Three Levels of Opportunity
Khan said his foundation sees three levels of opportunity in digital data. At one level, it is exploring opportunities in “the digital state,” which encompasses “foundational technologies” like blockchain, geographic mapping services and digital ID, he said. For example, in the event of a hurricane or other humanitarian crisis, blockchain can help in building trust in the distribution of money and supplies, Khan said. Another example of blockchain usage is in providing verification processes for land rights, he added. “So much of the world has insecure land rights or informal land rights, and you could use blockchain technologies to create assets that are verifiable and stay with people over time.”
“Data has always been really important. What is different today is how available data is.” –Zia Khan
The second is to use the new technologies across all of its initiatives in health, food or American jobs. For example, one of the foundation’s grant recipients is working with partners to gather data on food waste in cities across the U.S. Thirdly, the foundation is looking internally to position itself in the evolving technological landscape. “We have to change our own culture, our own way of looking at things,” Khan said. “How do we think about tapping into all of the data that is available to inform our decisions? How do we get more data driven around shaping our strategies, and how do we monitor our work on a monthly basis versus waiting for a six-month evaluation to come back? There are many behaviors that we ourselves had to change as well. So we’re hitting at it from multiple levels.”

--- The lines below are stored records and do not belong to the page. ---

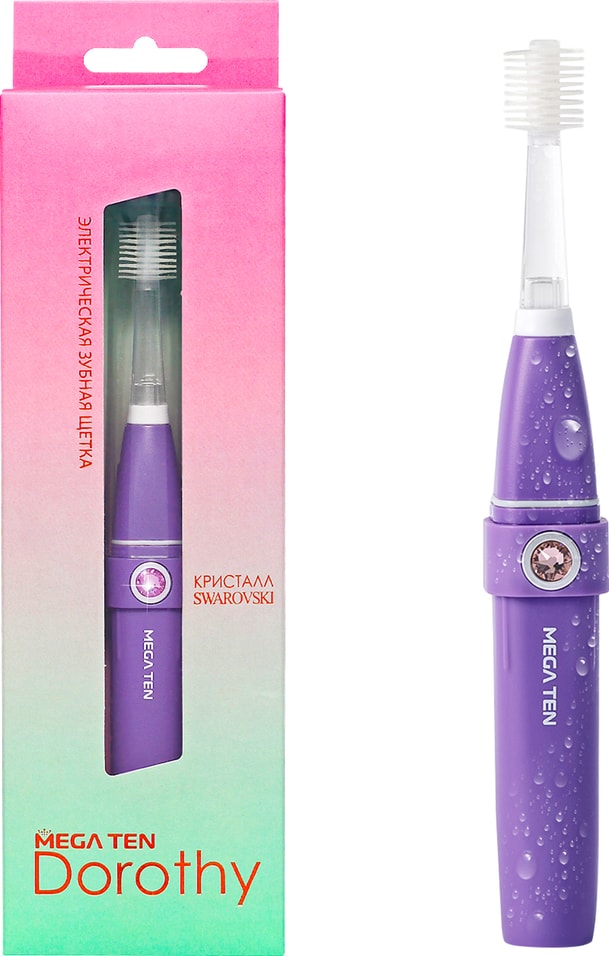 Электрическая зубная щетка Mega Ten Dorothy фиолетовая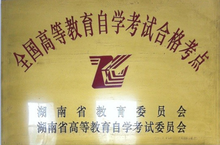 中南大学自考网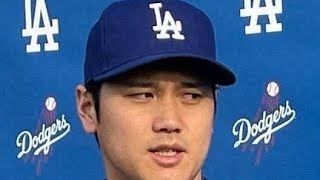 大谷翔平、真美子夫人の妊娠発表　なぜか米地元局NBCロサンゼルスだけが冷めた報道 「予定日も性別も明かさなかった。結婚発表のときも…」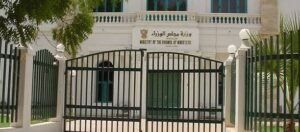 وزراء خارج التغطية.. إلى رئيس الوزراء الحاضر الغائب!!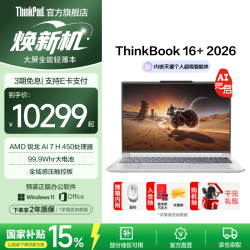 ThinkPad ThinkBook 16+ 锐龙AI7 32GB+1TB 星耀白 笔记本电脑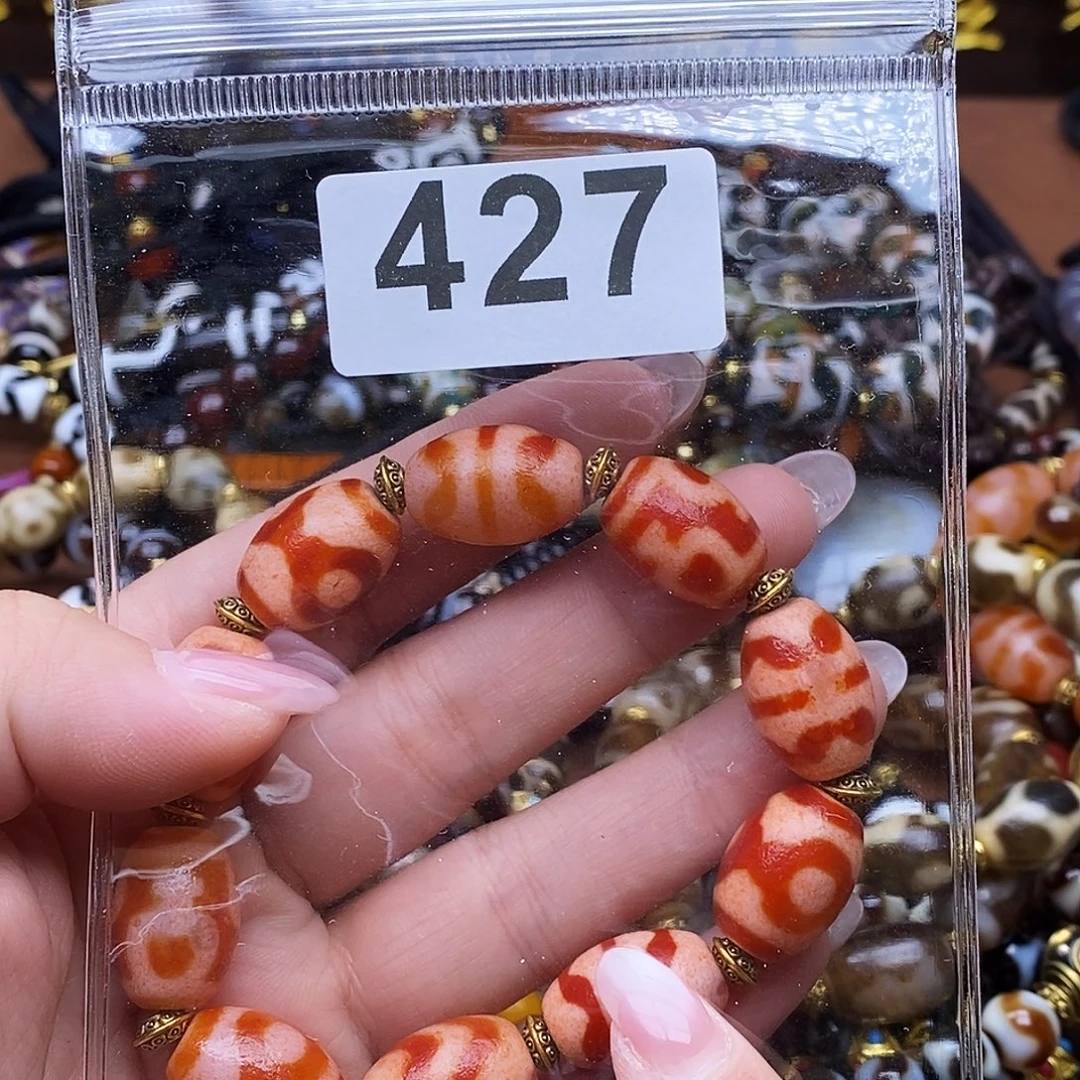 玛瑙/玉髓未镶嵌吊坠(赠链)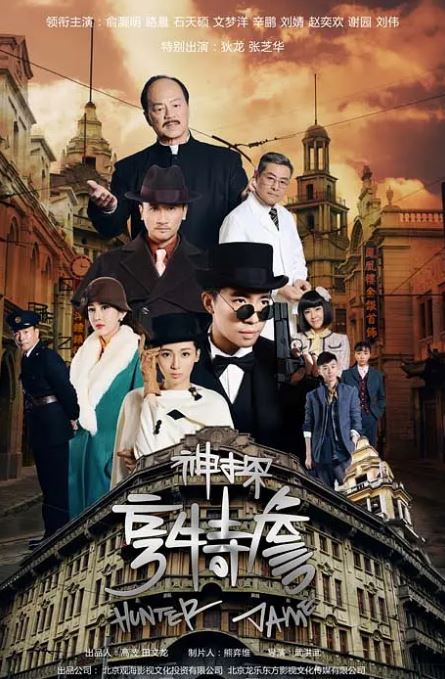 <b><font color='#FF0000'>神探亨特詹</font></b>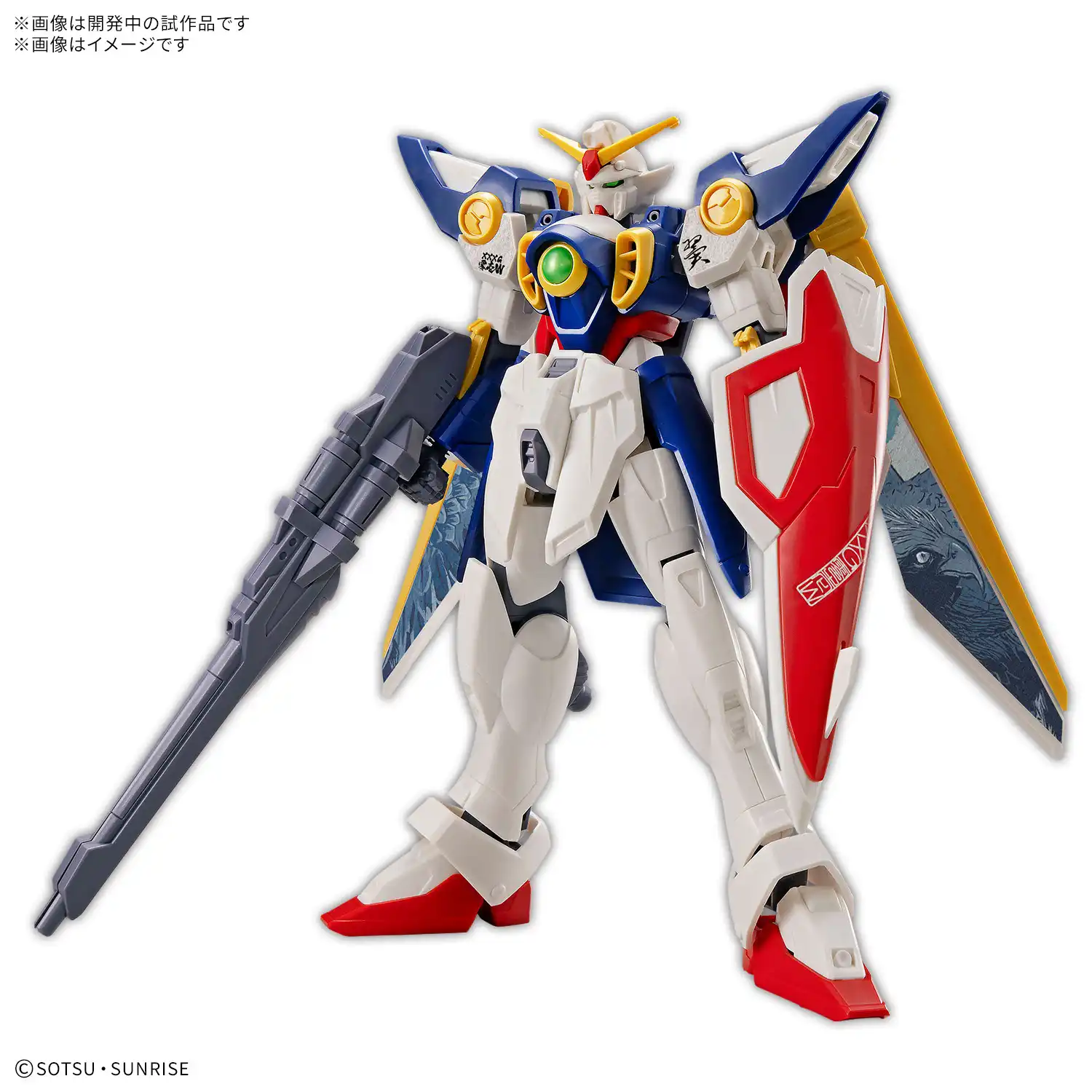 Gunpla Lineup August 2026 Myniatures (6)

Addressing Concerns Over Data
Technologies like digital ID systems have many benefits, but they needs streamlining to ensure user privacy, which has been a concern with Aadhaar, he noted. Khan also pointed to the need to create “ethical frameworks” in order to provide the beneficiaries of these programs a voice in how they are designed.
The Rockefeller Foundation has provided funding for The Beeck Center for Social Impact & Innovation at Georgetown University to launch its Blockchain for Social Good project. The project aims to develop a framework for privacy and ethics in the implementation of blockchain in support of vulnerable and marginalized populations. Efforts are also underway to create standards of interoperability between those technologies, he said.

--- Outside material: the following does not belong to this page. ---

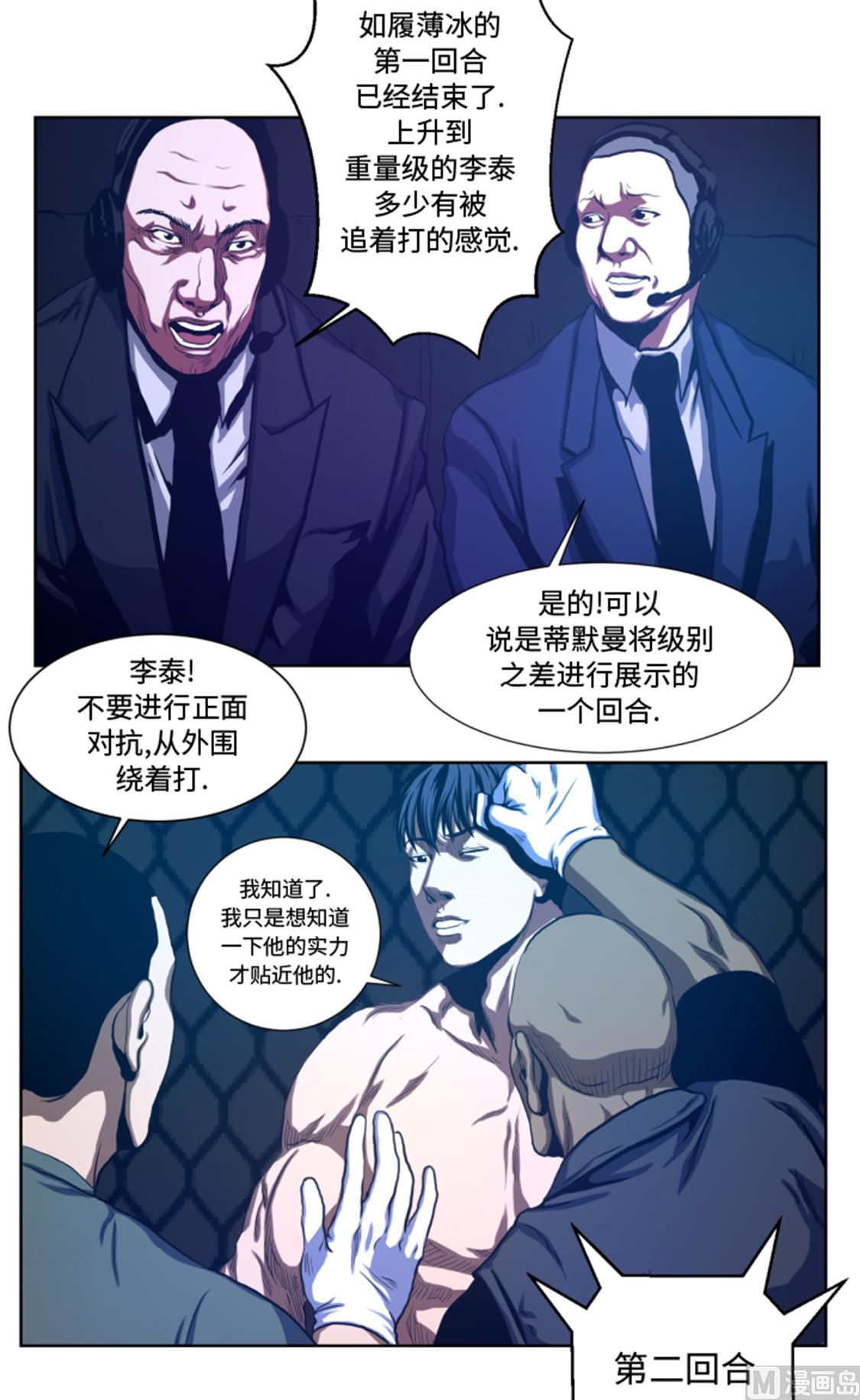 第34话 弱点-第34话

The technologies used ought to be designed in ways that counts “the voice of people who might otherwise be marginalized, or whose interests might otherwise not be represented,” said Khan. “Otherwise, it will be driven by the interests of big technology companies, and that is what we have seen in the past.” The next step is to assess “the degrees of freedom” program participants have with respect to their data. He pointed to the General Data Protection Regulation in Europe as one such effort “to put the control back into the user.”
Khan said he sees hope on two fronts with those efforts. “[First,] there are a lot of good resources that are getting put into play,” he noted. “Second, because we are so much more of a connected world, and we have greater awareness of what is happening, we can tap into the ingenuity of a lot more people. For example, it is exciting to see other countries looking to a country like India to learn about digital ID and ways to implement it. I don’t think 50 or 60 years ago, people would have been looking to the global set-up for solutions. Now we have more solutions emerging from more people, and if we can be disciplined about focusing on the best ones and scaling them up, then we have a larger number of solutions coming to bear.”